* Your task *
Using the country club data warehouse page, say whether each statement agrees with it, answering yes or no and quoting the words that decide it: (a) The data covers one year of the club's operations. (b) The warehouse was meant chiefly for programmers. (c) The two versions of the warehouse hold different information.

* Page excerpt *
* * * *

Country Club Data Warehouse Design in MySQL

Summary

Scenario

In this project, my task was to design and create a data warehouse for Blue Hill Country Club’s database. The goal was to design a data warehouse that would add value to the organization in terms of ease of use (for a technically competent user but not necessarily a programmer) and efficacy in identifying relevant patterns and trends.

Data

The data I have access to is the membership and transactional data related to one year of operations of Blue Hill Country Club. Below is the EER schema of this database as well as the simple description of each table.

Membership data tables:

Revenue data tables:

Other data tables:

Data Warehouse Design

After exploring the dataset, I decided to design a data warehouse that includes the following information in order for future users to easily extract relevant data and identify patterns about memberships and revenue:

For future different use purposes, I designed two versions of data warehouse containing the same information: a long shape and a wide shape format.

* * * *

[Data items]
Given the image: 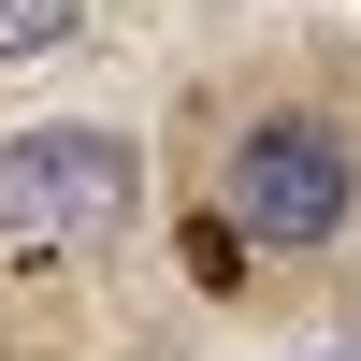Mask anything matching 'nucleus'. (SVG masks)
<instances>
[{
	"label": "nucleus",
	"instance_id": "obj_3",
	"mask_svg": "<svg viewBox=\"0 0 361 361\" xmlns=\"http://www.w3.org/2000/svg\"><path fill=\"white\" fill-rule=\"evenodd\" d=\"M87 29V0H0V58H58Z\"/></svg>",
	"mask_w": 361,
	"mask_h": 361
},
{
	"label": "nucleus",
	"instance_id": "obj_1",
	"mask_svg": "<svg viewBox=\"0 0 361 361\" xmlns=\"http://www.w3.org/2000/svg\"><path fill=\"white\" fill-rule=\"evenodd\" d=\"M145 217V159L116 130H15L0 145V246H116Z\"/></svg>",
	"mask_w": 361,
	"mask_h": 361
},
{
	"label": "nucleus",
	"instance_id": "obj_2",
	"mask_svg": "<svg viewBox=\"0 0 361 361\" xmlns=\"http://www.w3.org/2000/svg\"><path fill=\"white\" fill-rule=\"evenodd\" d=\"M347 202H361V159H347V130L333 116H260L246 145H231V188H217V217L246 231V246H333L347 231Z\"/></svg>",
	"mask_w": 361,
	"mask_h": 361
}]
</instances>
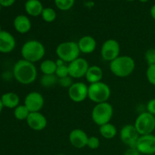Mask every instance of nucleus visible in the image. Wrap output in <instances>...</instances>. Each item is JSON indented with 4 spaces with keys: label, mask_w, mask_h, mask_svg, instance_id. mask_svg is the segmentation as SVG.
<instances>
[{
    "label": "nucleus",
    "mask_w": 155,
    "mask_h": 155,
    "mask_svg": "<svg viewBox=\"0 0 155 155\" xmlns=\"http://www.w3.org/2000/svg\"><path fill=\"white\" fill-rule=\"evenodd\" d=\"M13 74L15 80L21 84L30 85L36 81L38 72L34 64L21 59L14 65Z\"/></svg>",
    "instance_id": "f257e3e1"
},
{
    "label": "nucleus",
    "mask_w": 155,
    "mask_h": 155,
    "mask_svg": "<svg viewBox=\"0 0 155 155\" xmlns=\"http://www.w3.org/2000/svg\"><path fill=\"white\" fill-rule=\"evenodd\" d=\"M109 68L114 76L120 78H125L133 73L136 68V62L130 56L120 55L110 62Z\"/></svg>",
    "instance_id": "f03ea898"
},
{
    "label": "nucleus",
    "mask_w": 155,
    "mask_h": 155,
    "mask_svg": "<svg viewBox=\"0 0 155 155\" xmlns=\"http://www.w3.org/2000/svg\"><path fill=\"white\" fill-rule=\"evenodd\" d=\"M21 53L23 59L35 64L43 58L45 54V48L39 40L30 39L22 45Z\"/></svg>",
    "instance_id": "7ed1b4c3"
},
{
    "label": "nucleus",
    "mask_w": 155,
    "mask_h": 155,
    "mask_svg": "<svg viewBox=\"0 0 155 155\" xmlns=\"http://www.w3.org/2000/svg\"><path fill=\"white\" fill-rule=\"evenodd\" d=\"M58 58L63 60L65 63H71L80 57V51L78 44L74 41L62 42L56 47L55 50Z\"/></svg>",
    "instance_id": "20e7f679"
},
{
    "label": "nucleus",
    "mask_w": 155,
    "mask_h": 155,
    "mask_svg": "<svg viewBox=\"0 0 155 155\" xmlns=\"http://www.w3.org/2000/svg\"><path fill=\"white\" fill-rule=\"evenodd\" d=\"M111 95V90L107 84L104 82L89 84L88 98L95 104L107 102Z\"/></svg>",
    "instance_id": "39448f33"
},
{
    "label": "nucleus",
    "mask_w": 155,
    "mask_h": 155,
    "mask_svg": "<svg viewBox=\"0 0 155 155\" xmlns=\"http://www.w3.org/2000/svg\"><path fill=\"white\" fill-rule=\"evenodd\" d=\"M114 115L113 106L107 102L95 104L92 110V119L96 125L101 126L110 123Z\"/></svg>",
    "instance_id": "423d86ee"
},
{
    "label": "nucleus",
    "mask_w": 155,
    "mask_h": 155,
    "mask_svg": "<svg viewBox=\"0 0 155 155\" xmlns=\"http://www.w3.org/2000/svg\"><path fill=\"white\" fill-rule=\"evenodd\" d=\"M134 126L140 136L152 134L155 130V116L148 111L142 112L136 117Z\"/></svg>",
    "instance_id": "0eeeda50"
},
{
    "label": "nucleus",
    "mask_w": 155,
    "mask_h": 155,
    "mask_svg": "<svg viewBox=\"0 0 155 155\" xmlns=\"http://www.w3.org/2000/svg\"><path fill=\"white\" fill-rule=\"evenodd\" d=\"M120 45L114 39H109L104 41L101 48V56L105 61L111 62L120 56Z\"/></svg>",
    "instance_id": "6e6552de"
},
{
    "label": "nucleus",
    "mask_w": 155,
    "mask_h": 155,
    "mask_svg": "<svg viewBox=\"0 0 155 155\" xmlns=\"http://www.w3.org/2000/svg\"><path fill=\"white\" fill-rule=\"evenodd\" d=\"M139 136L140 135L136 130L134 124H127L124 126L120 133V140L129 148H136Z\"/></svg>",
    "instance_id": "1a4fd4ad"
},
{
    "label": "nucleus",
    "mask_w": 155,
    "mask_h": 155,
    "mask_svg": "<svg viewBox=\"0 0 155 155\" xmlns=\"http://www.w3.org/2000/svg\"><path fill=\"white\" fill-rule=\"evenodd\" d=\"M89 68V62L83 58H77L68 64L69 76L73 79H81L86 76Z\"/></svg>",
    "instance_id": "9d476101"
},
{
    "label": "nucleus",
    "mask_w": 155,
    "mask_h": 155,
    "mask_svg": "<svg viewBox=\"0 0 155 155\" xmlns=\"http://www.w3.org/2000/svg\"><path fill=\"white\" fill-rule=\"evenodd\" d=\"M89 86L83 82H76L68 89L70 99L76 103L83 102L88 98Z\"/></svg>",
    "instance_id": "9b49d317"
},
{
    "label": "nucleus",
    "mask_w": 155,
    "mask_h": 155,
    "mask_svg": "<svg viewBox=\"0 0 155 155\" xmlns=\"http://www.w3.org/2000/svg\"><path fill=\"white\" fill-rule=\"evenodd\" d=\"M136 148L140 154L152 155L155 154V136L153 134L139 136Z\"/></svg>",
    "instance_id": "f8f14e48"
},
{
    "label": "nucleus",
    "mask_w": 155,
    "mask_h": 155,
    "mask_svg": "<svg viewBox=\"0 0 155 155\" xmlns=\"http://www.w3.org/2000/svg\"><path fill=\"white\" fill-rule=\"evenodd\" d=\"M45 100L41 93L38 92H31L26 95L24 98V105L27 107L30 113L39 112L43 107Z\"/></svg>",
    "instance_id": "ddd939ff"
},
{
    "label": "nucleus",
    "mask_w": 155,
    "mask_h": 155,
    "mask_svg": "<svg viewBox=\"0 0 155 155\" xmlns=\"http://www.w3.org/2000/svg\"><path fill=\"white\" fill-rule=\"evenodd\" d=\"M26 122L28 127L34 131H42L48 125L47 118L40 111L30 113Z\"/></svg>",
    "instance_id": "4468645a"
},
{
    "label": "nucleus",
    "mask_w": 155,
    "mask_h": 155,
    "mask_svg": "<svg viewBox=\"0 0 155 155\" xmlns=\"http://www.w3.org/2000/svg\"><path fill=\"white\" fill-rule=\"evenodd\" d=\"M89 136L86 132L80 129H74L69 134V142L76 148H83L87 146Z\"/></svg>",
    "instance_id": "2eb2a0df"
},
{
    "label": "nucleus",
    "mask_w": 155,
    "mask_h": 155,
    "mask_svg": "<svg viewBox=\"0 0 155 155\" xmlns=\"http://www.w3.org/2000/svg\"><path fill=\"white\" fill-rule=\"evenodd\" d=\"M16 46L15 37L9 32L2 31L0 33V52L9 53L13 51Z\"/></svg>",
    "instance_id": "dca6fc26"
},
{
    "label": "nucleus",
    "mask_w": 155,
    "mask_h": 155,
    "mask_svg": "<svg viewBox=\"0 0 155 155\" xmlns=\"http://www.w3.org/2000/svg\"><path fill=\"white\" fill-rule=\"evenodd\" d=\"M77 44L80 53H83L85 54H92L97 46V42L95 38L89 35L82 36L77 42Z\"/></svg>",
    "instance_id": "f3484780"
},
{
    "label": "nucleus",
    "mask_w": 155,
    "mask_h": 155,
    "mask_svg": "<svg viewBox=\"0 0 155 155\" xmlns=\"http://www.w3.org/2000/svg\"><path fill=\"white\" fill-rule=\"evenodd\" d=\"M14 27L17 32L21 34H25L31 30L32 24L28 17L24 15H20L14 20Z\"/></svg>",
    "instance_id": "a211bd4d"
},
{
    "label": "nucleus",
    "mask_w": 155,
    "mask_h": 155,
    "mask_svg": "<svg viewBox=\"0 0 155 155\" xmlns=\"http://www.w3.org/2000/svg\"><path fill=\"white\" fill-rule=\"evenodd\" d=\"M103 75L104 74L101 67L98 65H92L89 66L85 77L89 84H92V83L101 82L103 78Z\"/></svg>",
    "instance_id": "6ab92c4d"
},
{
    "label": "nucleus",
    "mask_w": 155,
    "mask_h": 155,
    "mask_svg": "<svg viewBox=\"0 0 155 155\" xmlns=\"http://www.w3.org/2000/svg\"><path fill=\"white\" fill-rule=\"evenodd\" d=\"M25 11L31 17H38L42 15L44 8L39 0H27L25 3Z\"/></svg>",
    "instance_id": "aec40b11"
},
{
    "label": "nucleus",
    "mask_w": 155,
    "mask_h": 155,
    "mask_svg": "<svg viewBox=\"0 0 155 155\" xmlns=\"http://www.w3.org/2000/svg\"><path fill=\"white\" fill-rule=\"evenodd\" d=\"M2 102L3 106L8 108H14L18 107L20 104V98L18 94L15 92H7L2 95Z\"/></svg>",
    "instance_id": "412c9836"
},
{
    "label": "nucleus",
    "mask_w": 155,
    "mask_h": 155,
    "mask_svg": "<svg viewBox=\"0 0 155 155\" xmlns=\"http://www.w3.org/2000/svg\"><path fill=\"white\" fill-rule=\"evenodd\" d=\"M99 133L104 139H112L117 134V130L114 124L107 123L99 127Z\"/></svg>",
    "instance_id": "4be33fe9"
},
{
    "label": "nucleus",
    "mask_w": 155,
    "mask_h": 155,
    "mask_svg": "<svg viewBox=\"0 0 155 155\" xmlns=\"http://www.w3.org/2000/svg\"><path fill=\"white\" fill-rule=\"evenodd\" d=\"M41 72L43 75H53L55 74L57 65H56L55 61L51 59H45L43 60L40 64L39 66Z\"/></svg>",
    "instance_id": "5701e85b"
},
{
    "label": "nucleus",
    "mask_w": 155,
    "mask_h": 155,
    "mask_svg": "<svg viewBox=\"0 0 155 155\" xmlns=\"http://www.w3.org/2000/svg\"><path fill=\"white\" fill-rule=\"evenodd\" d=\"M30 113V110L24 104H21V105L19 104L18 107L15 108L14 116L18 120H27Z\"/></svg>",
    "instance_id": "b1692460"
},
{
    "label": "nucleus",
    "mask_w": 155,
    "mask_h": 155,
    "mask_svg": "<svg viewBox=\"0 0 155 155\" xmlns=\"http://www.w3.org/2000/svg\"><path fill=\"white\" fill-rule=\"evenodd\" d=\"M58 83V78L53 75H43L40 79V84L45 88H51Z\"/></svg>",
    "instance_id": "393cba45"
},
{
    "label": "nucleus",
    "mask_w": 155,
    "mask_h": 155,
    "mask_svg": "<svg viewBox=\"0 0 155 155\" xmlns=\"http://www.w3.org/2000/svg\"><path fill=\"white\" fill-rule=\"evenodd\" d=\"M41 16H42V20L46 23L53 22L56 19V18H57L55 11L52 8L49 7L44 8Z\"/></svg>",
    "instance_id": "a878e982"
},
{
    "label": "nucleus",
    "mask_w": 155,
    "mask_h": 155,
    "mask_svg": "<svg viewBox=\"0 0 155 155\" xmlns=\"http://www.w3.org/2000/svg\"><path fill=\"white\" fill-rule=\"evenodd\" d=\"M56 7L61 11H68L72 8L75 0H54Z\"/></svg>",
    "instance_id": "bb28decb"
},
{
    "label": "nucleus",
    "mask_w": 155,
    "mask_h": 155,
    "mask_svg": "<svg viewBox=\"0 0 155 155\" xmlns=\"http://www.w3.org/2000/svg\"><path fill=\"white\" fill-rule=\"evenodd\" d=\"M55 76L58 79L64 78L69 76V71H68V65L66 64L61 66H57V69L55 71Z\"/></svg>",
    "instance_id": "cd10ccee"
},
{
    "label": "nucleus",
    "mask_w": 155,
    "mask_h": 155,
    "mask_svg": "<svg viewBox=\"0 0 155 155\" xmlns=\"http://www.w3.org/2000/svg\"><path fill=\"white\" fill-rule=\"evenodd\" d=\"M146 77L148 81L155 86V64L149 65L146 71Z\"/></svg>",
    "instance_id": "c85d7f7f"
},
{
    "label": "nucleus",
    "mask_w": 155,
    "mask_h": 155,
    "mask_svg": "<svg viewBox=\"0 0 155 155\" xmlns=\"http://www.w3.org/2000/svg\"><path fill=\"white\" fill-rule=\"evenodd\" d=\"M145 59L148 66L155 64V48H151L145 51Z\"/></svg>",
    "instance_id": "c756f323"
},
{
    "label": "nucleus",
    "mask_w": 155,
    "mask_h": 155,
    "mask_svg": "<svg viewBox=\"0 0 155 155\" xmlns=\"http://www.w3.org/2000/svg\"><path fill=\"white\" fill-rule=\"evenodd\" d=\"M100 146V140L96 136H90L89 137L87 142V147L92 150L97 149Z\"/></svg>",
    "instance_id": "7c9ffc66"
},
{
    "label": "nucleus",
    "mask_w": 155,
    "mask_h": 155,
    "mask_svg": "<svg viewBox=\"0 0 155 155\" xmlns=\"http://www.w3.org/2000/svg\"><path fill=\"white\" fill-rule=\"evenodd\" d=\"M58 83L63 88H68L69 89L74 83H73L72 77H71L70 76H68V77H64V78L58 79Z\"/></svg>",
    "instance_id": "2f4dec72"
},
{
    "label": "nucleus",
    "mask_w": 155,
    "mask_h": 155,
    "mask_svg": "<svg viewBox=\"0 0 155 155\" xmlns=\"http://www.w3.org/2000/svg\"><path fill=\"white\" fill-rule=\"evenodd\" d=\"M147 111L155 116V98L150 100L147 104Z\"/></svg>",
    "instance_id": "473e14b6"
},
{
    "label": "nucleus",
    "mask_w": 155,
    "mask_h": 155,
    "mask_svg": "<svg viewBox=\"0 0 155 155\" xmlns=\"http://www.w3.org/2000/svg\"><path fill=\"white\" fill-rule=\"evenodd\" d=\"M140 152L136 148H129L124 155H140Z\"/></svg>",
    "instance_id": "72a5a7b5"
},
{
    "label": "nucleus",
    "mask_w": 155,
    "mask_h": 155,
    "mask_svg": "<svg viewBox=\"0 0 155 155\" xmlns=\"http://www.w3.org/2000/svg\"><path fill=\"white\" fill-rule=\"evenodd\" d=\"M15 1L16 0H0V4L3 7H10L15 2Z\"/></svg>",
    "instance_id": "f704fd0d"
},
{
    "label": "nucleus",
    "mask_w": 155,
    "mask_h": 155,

* * * *

* Full answer *
(a) Yes: "membership and transactional data related to one year of operations of Blue Hill Country Club"
(b) No: "for a technically competent user but not necessarily a programmer"
(c) No: "two versions of data warehouse containing the same information"